Il se leva. Ils étaient aussi embarrassés l'un que l'autre. C'était la première fois qu'ils se voyaient finalement... Un ange passa.
— Tu... Tu veux boire quelque chose ?
— Volontiers...
- Thé ? Café ? Coca ?
— Café, c'est parfait.
Camille prit place sur le tabouret et se demanda comment elle avait fait pour vivre ici pendant si longtemps. C'était si humide, si sombre, tellement... inexorable. Le plafond était si bas et les murs si sales... Non, ce n'était pas possible... Ce devait être une autre, alors ?

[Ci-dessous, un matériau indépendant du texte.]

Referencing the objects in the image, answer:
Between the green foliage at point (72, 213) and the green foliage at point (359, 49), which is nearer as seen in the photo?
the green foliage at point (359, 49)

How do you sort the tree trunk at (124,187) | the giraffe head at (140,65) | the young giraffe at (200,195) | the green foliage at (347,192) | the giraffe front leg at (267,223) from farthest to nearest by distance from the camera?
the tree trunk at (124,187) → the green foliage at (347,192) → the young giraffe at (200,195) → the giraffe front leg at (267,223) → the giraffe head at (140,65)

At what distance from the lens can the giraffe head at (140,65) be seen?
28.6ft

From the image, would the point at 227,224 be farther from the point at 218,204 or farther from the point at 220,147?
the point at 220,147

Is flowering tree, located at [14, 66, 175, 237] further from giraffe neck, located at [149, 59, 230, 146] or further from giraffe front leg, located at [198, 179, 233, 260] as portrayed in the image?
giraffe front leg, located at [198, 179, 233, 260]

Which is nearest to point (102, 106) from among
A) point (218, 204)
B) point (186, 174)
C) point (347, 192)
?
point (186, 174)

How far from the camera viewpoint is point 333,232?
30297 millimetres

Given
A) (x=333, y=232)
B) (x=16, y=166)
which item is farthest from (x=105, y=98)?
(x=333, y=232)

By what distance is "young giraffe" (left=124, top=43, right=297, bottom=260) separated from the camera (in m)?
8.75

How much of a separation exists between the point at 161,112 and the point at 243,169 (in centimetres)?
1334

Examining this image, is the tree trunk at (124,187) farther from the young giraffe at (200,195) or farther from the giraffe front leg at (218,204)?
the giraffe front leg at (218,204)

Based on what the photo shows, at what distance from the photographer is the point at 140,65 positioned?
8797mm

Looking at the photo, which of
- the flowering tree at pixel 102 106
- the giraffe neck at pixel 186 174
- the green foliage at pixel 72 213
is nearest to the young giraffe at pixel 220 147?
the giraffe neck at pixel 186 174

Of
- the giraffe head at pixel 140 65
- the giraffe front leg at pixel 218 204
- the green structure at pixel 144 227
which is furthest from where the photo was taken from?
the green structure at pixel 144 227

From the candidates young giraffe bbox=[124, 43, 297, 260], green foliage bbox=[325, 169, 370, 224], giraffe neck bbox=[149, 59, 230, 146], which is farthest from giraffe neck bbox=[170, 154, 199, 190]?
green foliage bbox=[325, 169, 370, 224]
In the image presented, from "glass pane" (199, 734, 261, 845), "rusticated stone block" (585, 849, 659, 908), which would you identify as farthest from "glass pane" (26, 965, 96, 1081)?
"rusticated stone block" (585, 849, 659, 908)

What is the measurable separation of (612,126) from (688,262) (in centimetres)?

Il s'activait devant les plaques électriques et lui indiqua le pot de Nescafé. Barbès dormait sur le lit en ouvrant un œil de temps en temps.
Il finit par tirer la chaise et s'assit en face d'elle:
— Je suis content de te voir... Tu aurais pu venir plus tôt...
— Je n'osais pas.
— Ah?
— Tu regrettes de m'avoir amené ici, n'est-ce pas?
— Non.
— Si. Tu regrettes. Mais ne t'en fais pas... J'attends un feu vert et je partirai... C'est une question de jours maintenant.
— Tu vas où ?
— En Bretagne.
— Dans ta famille ?
— Non. Dans un centre de... De déchets humains. Nan, je suis con. Dans un centre de vie, c'est comme ça qu'il faut dire...
— ...
— C'est mon toubib qui m'a trouvé ça... Un truc où l'on fabrique de l'engrais avec des algues... Des algues, de la merde et des handicapés mentaux... Génial, non? Je serai le seul ouvrier normal. Enfin « normal », c'est relatif...
Il souriait.
— Tiens, regarde la brochure... Classieux, hein?
Deux gogols avec une fourche à la main se tenaient
devant une espèce de puisard.
— Je vais faire de l'Algo-Foresto, un truc avec du compost, des algues et du fumier de cheval... Je sens déjà que je vais adorer... Bon, y paraît qu'au début, c'est dur à cause de l'odeur mais qu'après on s'en rend même plus compte...
Il reposa la photo et s'alluma une cigarette.
— Les grandes vacances, quoi...
— T'y restes combien de temps ?
— Le temps qu'il faudra...
— T'es sous méthadone ?
— Oui.
— Depuis quand ?
Geste vague.
- Ça va ?
- Non.
- Allez... Tu vas voir la mer !
- Super... Et toi ? Pourquoi t'es là ?
- C'est la concierge... Elle pensait que t'étais mort...
— Elle va être déçue...
— C'est clair.
Ils riaient.
- Tu... T'es HIV aussi ?
— Nan. Ça c'était juste pour lui faire plaisir... Pour qu'elle s'attache à mon clebs... Nan, nan... J'ai fait ça bien. Je me suis bousillé proprement.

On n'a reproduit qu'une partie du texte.